■ Dataset records
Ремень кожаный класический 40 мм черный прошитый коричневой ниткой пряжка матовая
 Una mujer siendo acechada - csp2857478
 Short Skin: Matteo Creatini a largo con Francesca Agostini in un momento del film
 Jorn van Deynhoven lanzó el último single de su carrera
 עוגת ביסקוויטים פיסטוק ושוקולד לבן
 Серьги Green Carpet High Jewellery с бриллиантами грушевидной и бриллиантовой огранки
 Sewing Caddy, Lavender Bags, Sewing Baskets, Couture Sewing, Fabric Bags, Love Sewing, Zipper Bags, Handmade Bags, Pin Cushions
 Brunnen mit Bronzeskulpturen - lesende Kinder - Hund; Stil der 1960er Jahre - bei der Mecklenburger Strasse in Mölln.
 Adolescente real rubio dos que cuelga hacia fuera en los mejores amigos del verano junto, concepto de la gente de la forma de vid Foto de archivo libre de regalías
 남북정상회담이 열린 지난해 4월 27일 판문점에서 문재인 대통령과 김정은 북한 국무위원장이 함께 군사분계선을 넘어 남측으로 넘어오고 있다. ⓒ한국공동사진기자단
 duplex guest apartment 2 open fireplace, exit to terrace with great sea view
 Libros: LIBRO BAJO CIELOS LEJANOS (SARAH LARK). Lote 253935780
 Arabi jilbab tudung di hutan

■ Instructions for the task
Using the line that contains "남북정상회담이 열린 지난해" as the first, reproduce each line exactly through the last line of the listing.

■ Result
 남북정상회담이 열린 지난해 4월 27일 판문점에서 문재인 대통령과 김정은 북한 국무위원장이 함께 군사분계선을 넘어 남측으로 넘어오고 있다. ⓒ한국공동사진기자단
 duplex guest apartment 2 open fireplace, exit to terrace with great sea view
 Libros: LIBRO BAJO CIELOS LEJANOS (SARAH LARK). Lote 253935780
 Arabi jilbab tudung di hutan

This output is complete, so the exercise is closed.